The Zellners, who last came to Sundance with the “Fargo”-inspired comedy-drama “Kumiko, the Treasure Hunter,” had long wanted to make a Western, but in their own offbeat style.

“We wanted to do something we hadn’t seen before and come up with a storyline that played against certain tropes that had become tiresome,” David Zellner said in the Q&A.

“It’s an unusual tone,” Pattinson said after the film. “The script was very solid,” the “Twilight” star added, with “a very specific voice.”

Pattinson also recalled the pitch the Zellners made to get him interested in the film: “[They said,] ‘We have this idea, and we have no idea if it works or not.’”

The movie was filmed mostly within a short drive of the Utah Film Studios outside Park City, which was the production’s base of operations.

“We wanted to find new places that you didn’t see in every Western, or didn’t see in every period piece,” said producer Chris Ohlson on the red carpet before the film. “When we came here to Utah, [we] realized that within an hour’s drive of here, the terrain is incredibly diverse and wildly different.”

“We didn’t want to do the more typical desert, dry Western environment,” said Nathan Zellner. “We wanted the pioneery mountain landscape.”

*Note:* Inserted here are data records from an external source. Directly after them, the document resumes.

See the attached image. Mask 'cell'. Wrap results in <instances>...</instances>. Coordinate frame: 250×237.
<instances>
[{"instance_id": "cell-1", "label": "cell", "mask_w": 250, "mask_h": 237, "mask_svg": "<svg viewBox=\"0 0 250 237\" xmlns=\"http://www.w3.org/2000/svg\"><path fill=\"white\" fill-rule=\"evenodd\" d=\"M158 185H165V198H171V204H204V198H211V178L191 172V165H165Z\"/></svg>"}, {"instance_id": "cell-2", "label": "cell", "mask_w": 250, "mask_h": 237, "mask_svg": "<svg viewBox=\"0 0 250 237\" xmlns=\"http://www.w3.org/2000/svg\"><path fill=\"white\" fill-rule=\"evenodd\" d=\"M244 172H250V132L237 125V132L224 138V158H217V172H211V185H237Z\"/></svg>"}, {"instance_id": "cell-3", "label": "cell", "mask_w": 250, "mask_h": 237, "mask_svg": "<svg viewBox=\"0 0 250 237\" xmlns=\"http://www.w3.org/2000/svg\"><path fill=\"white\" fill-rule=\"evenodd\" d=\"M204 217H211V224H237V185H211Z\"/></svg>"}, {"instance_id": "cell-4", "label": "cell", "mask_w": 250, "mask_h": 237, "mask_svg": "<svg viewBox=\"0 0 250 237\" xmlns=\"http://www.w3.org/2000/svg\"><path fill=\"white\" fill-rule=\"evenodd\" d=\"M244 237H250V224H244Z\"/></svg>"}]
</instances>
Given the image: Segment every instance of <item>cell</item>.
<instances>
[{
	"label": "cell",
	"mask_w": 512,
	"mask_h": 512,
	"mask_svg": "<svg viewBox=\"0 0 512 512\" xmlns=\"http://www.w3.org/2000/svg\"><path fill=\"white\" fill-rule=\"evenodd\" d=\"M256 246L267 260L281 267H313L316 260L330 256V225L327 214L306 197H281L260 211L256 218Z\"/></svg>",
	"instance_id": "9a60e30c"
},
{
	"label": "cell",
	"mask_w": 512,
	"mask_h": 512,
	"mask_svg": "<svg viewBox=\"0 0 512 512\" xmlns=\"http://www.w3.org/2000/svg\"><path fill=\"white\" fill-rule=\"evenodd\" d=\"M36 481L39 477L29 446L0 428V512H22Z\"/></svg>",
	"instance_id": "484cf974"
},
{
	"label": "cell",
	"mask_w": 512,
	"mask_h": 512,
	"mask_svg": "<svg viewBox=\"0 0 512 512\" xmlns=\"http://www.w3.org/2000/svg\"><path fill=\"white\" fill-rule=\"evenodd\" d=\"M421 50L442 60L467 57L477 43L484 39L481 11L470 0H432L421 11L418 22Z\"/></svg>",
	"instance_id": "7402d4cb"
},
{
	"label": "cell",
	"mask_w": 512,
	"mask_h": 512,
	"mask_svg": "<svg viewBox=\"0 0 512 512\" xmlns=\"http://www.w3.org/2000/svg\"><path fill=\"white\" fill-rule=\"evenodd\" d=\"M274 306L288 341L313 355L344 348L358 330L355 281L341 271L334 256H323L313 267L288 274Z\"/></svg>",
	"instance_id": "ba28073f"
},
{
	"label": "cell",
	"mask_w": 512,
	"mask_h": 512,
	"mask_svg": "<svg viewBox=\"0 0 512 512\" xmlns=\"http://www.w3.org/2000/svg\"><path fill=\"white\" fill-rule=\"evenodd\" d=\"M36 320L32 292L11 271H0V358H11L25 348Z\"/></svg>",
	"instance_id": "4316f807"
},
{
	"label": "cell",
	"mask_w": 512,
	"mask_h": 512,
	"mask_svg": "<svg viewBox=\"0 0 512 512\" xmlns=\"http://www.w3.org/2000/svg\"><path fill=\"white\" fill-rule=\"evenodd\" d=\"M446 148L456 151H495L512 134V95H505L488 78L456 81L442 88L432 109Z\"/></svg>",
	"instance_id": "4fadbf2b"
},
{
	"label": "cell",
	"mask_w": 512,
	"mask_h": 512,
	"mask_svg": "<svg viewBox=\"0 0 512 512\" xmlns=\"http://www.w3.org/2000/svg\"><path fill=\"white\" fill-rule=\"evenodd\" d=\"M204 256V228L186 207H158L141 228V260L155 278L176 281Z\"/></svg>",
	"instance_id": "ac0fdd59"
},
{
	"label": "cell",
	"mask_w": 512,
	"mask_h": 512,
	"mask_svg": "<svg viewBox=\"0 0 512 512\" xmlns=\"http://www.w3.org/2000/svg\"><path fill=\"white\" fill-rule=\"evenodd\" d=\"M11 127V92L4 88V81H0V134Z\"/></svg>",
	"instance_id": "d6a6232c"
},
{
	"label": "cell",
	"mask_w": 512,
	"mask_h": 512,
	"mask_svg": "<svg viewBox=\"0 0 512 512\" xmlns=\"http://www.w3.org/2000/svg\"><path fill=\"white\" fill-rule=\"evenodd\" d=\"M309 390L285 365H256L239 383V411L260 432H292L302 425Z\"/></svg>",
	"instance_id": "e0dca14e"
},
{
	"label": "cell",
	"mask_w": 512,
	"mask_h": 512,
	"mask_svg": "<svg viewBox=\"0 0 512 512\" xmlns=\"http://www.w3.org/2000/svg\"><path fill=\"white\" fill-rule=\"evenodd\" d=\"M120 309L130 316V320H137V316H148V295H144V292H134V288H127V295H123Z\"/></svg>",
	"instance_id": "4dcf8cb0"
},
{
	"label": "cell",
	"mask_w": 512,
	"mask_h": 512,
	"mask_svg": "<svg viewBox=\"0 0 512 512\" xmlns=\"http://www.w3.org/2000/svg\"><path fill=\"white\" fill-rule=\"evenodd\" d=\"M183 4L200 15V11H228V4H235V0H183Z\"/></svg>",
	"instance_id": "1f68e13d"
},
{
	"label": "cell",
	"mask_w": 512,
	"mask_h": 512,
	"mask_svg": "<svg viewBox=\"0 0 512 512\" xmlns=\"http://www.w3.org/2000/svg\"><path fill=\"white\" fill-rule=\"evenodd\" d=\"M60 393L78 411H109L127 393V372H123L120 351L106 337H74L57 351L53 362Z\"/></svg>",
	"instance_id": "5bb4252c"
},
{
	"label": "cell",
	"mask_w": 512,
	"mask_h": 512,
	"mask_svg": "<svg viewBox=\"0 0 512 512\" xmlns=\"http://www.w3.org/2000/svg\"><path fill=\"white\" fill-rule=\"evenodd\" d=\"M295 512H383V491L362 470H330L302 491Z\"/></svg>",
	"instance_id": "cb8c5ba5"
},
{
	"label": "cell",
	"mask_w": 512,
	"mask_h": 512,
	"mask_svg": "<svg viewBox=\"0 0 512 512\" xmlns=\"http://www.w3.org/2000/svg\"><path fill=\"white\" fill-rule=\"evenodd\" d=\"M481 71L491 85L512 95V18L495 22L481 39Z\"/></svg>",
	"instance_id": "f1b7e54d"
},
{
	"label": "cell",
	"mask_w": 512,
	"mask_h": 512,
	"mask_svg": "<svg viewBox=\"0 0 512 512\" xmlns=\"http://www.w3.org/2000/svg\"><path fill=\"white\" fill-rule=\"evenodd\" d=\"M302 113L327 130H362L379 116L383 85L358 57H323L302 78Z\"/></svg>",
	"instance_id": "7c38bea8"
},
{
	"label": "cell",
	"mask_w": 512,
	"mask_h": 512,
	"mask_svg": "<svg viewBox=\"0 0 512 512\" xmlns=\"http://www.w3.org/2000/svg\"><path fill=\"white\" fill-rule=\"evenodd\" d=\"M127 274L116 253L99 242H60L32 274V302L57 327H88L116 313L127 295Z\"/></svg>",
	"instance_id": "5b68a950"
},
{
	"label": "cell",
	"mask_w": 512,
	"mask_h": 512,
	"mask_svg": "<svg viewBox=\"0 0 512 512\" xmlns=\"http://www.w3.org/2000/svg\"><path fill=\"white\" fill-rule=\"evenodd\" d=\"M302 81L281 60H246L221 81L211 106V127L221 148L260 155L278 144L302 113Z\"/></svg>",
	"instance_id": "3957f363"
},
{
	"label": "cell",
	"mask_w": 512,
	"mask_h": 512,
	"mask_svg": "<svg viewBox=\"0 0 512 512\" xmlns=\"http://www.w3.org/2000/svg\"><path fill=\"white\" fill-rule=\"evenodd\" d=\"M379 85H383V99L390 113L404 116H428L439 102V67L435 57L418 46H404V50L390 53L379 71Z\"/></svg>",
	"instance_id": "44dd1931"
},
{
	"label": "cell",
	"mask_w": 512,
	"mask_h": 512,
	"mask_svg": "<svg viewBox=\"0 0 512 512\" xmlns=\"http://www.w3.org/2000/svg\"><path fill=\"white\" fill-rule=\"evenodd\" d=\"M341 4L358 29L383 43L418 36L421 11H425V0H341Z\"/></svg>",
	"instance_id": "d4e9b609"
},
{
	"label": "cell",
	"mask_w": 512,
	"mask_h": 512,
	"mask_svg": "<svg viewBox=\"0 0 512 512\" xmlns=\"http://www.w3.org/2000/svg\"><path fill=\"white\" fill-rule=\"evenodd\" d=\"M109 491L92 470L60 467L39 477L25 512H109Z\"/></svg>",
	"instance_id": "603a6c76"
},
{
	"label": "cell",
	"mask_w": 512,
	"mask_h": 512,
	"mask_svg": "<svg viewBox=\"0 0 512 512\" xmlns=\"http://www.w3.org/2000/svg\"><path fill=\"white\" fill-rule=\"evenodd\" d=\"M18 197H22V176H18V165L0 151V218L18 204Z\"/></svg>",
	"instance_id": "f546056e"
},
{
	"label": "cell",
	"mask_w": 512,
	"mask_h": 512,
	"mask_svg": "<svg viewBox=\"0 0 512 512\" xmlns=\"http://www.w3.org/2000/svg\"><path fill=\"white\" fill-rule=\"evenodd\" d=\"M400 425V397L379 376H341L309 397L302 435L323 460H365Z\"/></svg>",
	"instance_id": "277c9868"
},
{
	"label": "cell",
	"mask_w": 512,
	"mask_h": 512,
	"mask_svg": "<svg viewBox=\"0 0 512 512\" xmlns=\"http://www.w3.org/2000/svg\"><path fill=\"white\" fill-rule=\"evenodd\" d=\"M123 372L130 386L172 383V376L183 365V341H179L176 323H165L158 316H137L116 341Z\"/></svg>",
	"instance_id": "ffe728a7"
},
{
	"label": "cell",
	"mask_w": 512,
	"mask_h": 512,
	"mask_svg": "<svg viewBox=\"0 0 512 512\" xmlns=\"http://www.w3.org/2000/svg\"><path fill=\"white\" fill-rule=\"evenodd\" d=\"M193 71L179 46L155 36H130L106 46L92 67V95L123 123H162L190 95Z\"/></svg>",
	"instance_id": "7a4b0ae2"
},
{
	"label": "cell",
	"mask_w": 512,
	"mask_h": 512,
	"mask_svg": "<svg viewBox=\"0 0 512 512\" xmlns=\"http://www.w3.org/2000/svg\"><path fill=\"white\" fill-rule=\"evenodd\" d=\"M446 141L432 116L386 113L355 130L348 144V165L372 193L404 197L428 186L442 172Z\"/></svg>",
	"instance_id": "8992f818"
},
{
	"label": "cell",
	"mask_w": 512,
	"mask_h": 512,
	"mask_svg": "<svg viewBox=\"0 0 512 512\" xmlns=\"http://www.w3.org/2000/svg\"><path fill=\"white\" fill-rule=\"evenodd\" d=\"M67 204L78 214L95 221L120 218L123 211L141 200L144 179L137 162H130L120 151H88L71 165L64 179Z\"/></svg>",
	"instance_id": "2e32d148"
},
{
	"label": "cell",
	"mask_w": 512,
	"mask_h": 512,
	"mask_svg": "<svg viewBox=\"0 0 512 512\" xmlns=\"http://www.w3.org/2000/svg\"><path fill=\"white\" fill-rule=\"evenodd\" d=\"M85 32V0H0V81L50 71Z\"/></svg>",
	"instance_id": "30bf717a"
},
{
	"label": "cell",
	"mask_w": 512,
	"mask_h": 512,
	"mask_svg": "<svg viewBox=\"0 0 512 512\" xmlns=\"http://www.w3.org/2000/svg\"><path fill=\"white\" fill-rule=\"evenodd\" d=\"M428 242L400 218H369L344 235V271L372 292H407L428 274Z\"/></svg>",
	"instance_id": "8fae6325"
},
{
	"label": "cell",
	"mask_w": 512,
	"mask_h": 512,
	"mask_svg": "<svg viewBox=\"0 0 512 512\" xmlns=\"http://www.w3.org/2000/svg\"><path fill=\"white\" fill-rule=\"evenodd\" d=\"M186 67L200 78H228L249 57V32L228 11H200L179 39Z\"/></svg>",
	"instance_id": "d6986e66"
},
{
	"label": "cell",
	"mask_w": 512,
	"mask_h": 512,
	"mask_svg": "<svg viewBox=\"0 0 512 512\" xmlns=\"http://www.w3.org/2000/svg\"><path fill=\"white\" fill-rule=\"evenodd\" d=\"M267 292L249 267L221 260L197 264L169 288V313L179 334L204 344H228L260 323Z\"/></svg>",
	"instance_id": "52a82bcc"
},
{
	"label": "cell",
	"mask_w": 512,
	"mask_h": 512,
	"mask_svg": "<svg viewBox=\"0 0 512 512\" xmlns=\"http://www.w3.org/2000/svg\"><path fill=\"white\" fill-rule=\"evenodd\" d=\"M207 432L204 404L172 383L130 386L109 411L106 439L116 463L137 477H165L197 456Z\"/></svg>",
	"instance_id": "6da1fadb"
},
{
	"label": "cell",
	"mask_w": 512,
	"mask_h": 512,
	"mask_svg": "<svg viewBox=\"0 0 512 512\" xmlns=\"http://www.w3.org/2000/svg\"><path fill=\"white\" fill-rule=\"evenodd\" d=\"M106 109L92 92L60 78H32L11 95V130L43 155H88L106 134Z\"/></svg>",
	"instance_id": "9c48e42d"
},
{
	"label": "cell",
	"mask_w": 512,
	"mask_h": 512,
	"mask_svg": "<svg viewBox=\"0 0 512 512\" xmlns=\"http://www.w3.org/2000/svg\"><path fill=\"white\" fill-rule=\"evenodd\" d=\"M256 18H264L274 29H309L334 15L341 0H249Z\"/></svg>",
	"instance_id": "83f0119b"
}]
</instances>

Ohlson listed the Utah production crews and the state’s tax incentives for movie and TV production as benefits. He added that Park City also relieved one of the pressures associated with working with big movie stars.

“This is a town that, because of Sundance, is used to celebrities,” Ohlson said. “I think Rob and Mia appreciated not shooting in a restaurant in downtown L.A. where they’re both going to be mobbed. [In Park City,] every night of the week, we’d go out to have dinner or have drinks, and 95 percent of the time they were left alone.”

Wasikowska, known to audiences for her roles in “Crimson Peak” and “Alice in Wonderland,” had high praise for Utah. “It was so beautiful in the summer, and people feel really healthy and grounded and quite happy,” she said.